In Florida, municipalities and other state-run organizations whose employees paychecks are tied to the emptying investment pool have been able to withdraw limited deposits, to prevent a “run on the bank”. It is no different than nervous depositors milling around, outside the local bank branch in 1933.

It is important to understand the nature of this waiting game-an exercise in finger-crossing and wishful thinking that at some indeterminate point in the future, that harm to investors will somehow ameliorate like the charm of faith.

Monetary policy is a flimsy tool for an economic crisis of this scale, tied directly to irrational growth policies embraced in the United States. The use of derivatives, through which billions in fees and commissions to Wall Street were paid out long ago, was celebrated as a way to “diversify risk”. Instead has concentrated risk on an unprecedented scale.

The media behaves as though it is the natural order of things for financial executives to be chased from penthouses suites with hundred million dollar golden handshakes. Apparently, it doesn’t even require spin doctors from PR factories to be dumb on the subject.

The Miami Herald editorial page argues that the state of Florida has taken prudent steps in its effort to “firewall” the investment in financial derivatives, tied to housing mortgages.
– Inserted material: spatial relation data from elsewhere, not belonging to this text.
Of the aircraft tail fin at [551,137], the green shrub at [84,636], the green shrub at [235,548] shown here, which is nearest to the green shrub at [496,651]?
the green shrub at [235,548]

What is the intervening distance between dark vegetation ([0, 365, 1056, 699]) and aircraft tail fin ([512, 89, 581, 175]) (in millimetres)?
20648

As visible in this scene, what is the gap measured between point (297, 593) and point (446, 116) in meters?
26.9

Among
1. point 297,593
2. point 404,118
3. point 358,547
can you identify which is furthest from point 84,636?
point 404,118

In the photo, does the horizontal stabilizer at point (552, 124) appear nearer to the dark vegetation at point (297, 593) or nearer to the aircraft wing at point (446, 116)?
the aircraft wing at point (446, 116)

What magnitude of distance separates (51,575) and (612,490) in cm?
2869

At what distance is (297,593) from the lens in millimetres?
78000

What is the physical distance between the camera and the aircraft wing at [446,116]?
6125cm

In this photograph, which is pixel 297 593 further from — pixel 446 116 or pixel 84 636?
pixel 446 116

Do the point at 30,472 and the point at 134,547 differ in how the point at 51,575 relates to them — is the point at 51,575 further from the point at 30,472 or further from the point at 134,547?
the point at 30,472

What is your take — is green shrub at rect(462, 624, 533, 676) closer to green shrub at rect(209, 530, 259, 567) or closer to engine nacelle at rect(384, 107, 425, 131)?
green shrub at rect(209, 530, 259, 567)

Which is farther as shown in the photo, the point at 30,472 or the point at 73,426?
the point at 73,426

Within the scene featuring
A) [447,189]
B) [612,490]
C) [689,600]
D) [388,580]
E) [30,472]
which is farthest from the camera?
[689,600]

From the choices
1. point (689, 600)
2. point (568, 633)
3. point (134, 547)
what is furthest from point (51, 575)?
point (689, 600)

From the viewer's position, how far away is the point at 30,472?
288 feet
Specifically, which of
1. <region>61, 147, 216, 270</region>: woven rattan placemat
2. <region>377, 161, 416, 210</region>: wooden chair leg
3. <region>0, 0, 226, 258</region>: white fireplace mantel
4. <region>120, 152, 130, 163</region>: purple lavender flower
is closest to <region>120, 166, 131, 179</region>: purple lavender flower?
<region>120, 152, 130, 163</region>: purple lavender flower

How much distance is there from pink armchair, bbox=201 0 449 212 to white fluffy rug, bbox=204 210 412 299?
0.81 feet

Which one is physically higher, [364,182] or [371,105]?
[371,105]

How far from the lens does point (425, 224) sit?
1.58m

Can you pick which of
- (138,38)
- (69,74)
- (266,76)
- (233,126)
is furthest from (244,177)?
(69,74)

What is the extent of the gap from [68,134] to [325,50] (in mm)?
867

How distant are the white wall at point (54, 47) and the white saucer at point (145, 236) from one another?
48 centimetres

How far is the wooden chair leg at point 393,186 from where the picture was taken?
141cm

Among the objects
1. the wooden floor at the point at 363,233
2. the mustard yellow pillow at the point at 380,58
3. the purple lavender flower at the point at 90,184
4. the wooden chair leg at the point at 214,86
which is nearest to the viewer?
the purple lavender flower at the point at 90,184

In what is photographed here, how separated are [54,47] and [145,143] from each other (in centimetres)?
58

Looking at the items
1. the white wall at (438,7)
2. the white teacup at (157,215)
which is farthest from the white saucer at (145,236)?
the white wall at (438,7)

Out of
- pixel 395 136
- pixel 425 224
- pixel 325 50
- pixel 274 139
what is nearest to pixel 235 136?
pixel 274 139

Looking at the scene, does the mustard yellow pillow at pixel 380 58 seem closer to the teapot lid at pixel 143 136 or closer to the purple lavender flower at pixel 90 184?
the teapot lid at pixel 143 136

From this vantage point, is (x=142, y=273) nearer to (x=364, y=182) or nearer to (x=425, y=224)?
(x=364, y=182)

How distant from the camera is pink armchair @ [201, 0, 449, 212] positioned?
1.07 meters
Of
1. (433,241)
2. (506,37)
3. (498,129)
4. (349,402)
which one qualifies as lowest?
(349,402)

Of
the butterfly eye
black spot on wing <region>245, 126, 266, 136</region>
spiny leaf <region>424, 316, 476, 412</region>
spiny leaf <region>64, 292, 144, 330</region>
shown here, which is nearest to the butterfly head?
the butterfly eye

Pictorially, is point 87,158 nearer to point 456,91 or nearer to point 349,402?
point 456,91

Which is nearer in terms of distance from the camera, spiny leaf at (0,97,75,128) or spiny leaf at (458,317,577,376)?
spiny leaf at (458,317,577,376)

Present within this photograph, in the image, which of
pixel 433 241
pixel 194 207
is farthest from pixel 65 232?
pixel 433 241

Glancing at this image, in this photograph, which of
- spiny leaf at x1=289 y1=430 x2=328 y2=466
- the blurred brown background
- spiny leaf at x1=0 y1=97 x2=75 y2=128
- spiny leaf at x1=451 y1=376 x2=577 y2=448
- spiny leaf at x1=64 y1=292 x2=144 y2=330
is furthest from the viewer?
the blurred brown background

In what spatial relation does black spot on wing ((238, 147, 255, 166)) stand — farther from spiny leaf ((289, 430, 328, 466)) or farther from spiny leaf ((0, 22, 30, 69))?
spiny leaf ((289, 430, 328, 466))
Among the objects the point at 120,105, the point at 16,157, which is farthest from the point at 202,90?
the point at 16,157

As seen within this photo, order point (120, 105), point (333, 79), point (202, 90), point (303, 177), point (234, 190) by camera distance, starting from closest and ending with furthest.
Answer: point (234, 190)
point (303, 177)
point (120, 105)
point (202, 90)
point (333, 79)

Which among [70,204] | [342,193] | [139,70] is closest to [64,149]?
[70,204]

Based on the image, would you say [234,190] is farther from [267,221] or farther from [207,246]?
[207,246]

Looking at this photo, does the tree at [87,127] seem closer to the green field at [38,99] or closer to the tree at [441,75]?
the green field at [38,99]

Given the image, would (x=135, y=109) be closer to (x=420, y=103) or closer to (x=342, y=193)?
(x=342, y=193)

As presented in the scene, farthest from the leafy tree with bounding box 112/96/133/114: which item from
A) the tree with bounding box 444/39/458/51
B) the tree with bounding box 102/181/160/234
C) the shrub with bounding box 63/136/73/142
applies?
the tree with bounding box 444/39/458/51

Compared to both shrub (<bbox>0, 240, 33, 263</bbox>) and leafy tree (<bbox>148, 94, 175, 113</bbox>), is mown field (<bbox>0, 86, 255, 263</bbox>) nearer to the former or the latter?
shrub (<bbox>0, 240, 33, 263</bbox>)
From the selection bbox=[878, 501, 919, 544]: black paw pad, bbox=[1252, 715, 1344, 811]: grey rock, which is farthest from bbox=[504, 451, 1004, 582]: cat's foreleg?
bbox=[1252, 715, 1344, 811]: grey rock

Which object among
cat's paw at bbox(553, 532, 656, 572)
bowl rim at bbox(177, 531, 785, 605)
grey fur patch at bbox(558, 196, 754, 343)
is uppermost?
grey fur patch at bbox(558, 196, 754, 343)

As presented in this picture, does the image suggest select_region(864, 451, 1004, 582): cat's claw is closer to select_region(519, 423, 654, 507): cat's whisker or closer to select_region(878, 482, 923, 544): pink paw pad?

Its attitude is­- we’re all in this together.

“The state investment pool, moreover, never guaranteed a risk-free investment.” It takes very tight blinders to make that statement with peace and equanimity. They said the same, from behind the bank vault doors in 1933.

The mainstream media needs to free itself from lock-step with the Growth Machine, which it has followed as obediently as it did the Bush White House to a trillion dollar war in Iraq.

Understand that what comes next had better not be more of the same-because big sovereign nations underwriting our national debt are not waiting for fiscal sanity’s appearance on the scene. It is one thing to squander our own national wealth. It is another thing, to squander theirs.

The reason the Florida Local Government Investment Pool is in trouble is because it invested in exactly those risky derivatives tied to mortgages that have fueled the Growth Machine, which in turn bribed local legislatures in the cash-infused atmosphere where regulation was thrown straight out the window. They used to get away calling it, “the free market”.

No longer.

It is not enough to regulate the lenders, the mortgage brokers, and tighten standards for consumers. The operating schematics of the Growth Machine need to be fundamentally changed, or, we can just wait for the result: an ownership society rewarding, first and foremost, vultures.